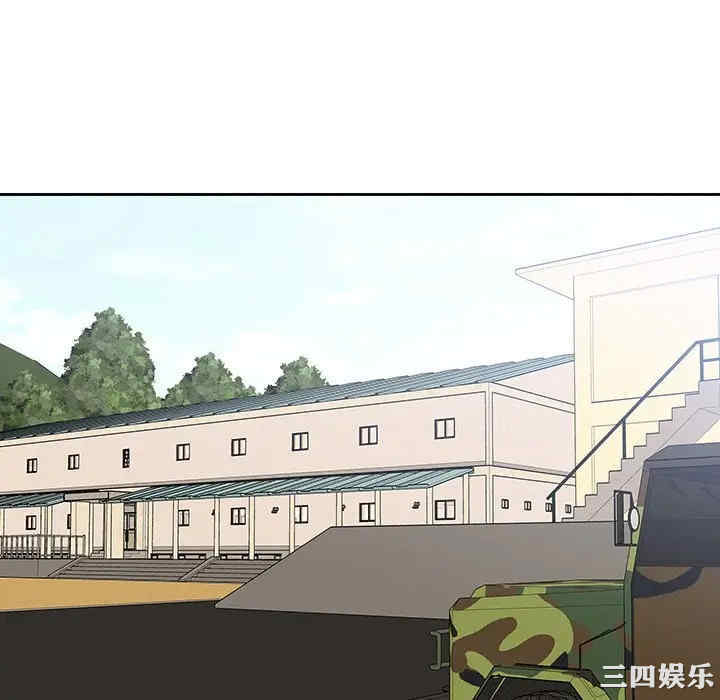 韩国漫画废弃章节韩漫_二十岁--第50话在线免费阅读-韩国漫画-第10张图片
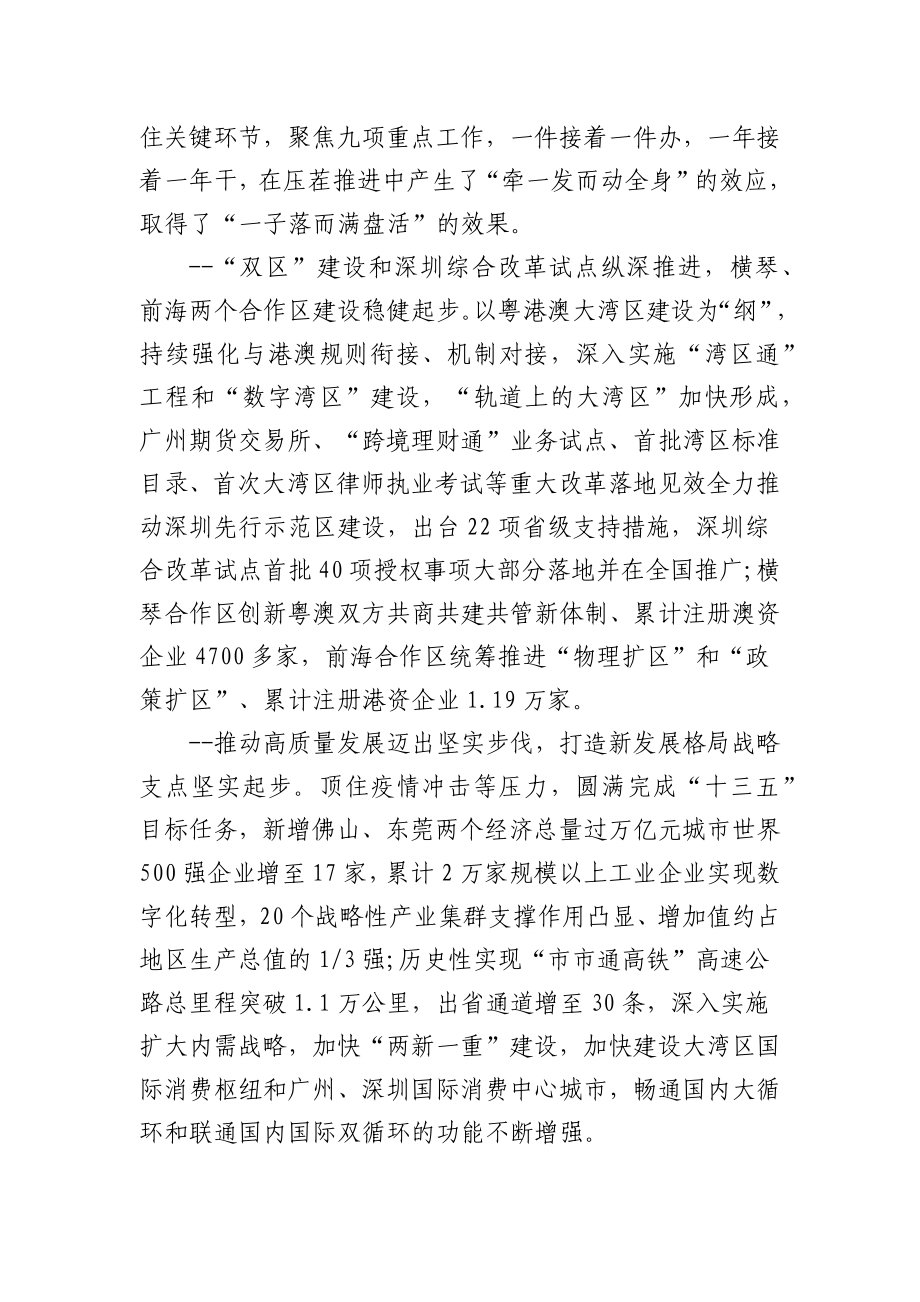 (4篇)学习2022年广东省第十三次党代会精神材料.docx_第2页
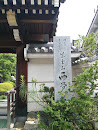 Saikakuji Temple in Kori-motomachi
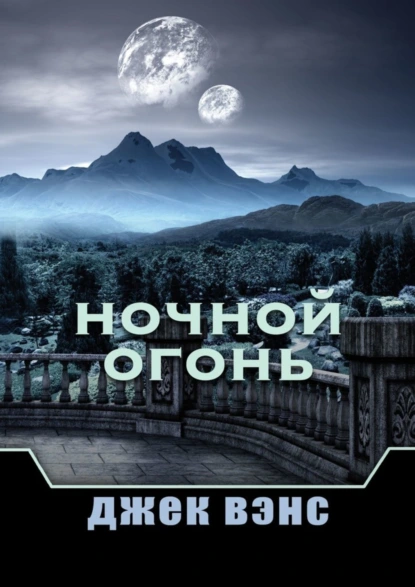 Обложка книги Ночной Огонь, Джек Вэнс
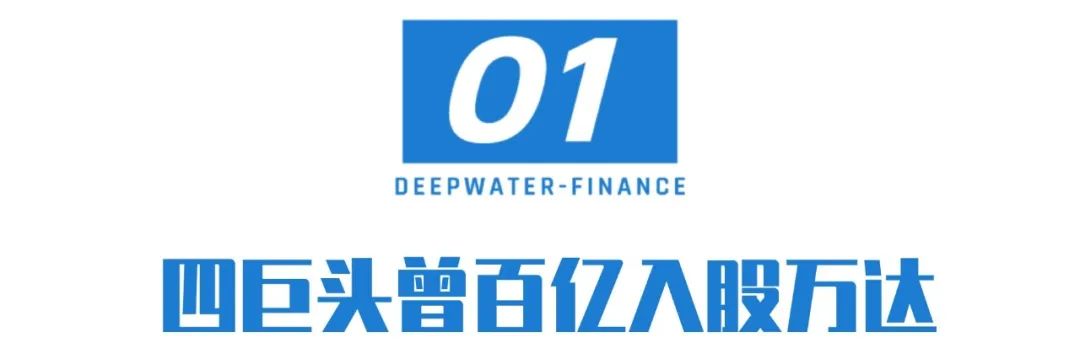 王健林账单加百亿！融创向万达追讨95亿元  第3张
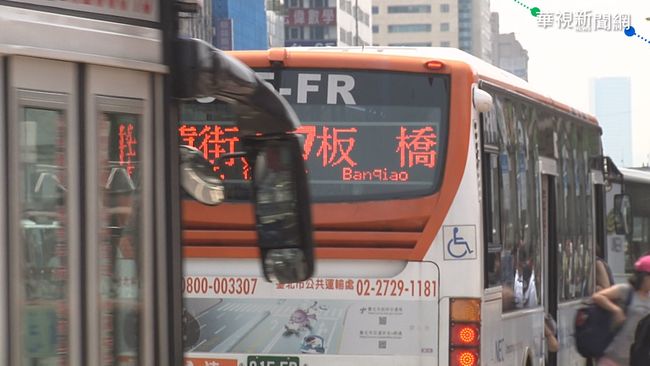 公車族注意！7月起「這些路線」改預約制 | 華視新聞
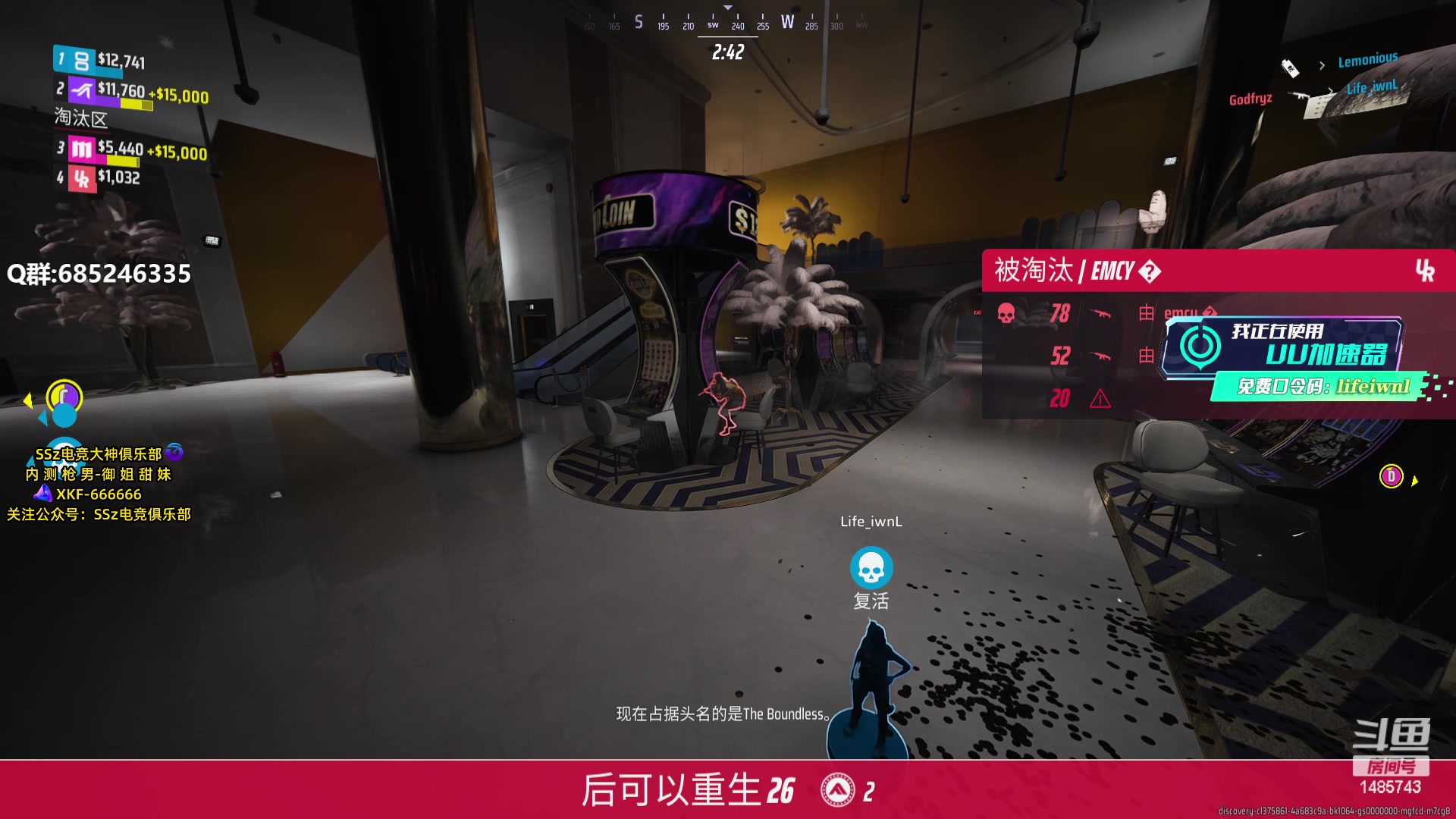 【2023-12-25 23点场】Lifeiwnl：排位,单排,轻型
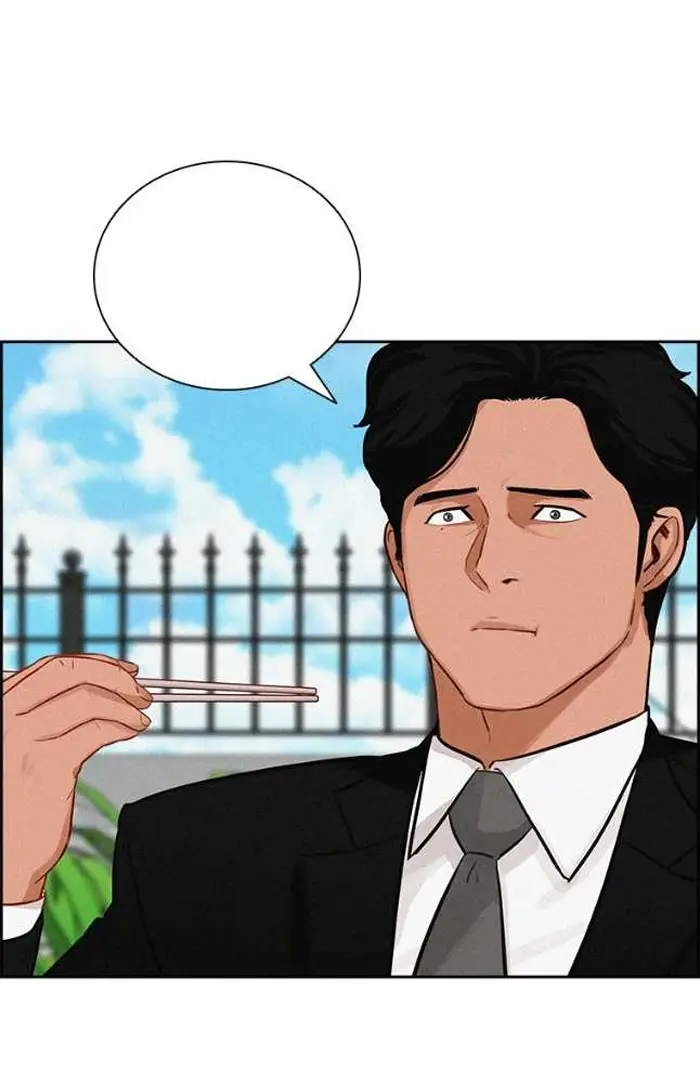 Read Lord of Money Ar Manga Online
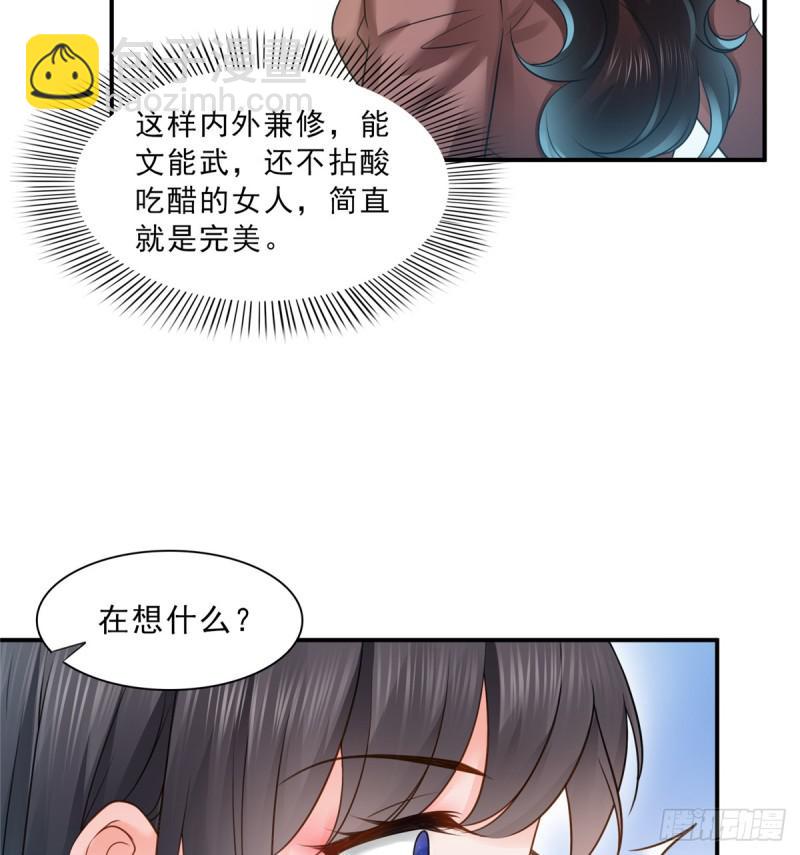 第五十五话 昏君的做派-第56话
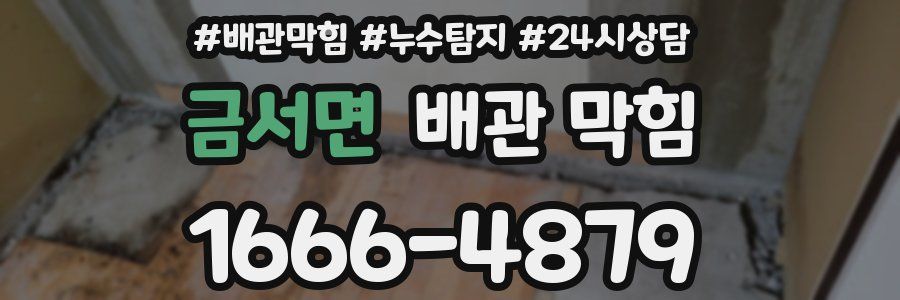 금서면 배관 막힘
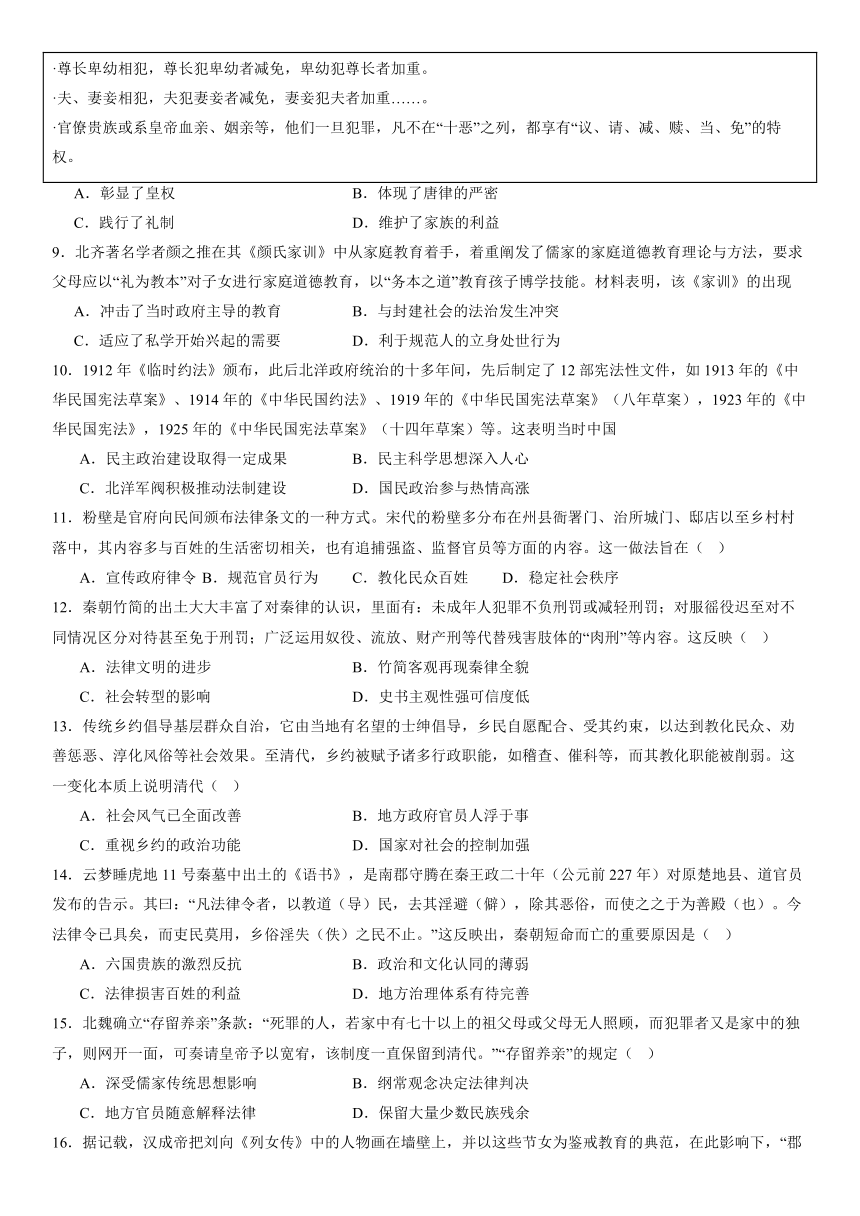 第8课 中国古代的法治与教化 课时作业（含答案） 2023-2024学年高二历史统编版2019选择性必修1 国家制度与社会治理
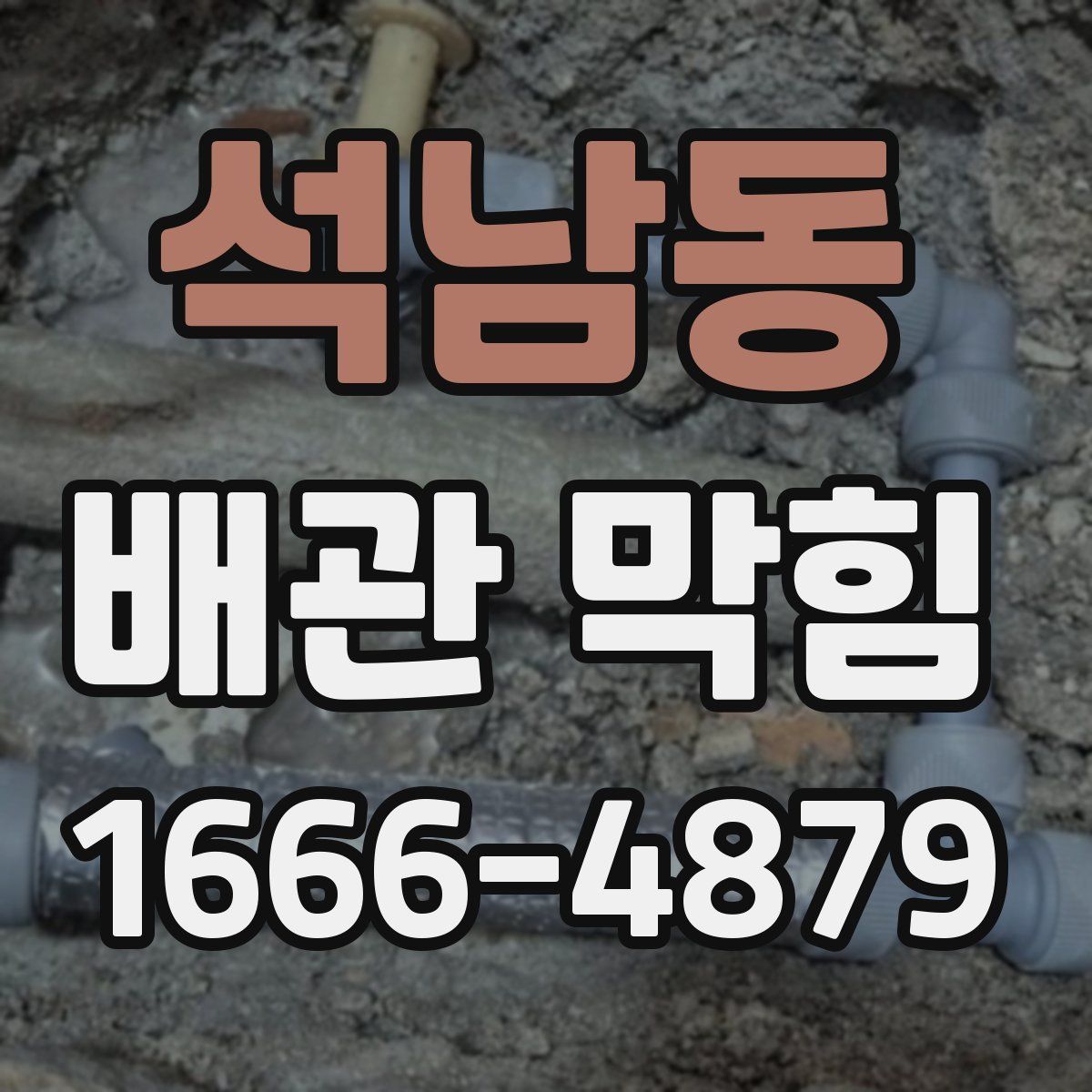 석남동 배관 막힘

■ ■ ■

_Задание_: Выведите все приведённые выше позиции дословно, без каких-либо изменений. Изображения в ответ не включайте.

_Результат выполнения_:
 韩国漫画废弃章节韩漫_二十岁--第50话在线免费阅读-韩国漫画-第10张图片
 (4篇)学习2022年广东省第十三次党代会精神材料.docx_第2页
 Saikakuji Temple in Kori-motomachi
 Обложка книги Ночной Огонь, Джек Вэнс
 王健林账单加百亿！融创向万达追讨95亿元  第3张
 公車族注意！7月起「這些路線」改預約制 | 華視新聞
 【2023-12-25 23点场】Lifeiwnl：排位,单排,轻型
 Read Lord of Money Ar Manga Online
 第五十五话 昏君的做派-第56话
 금서면 배관 막힘
 第8课 中国古代的法治与教化 课时作业（含答案） 2023-2024学年高二历史统编版2019选择性必修1 国家制度与社会治理
 석남동 배관 막힘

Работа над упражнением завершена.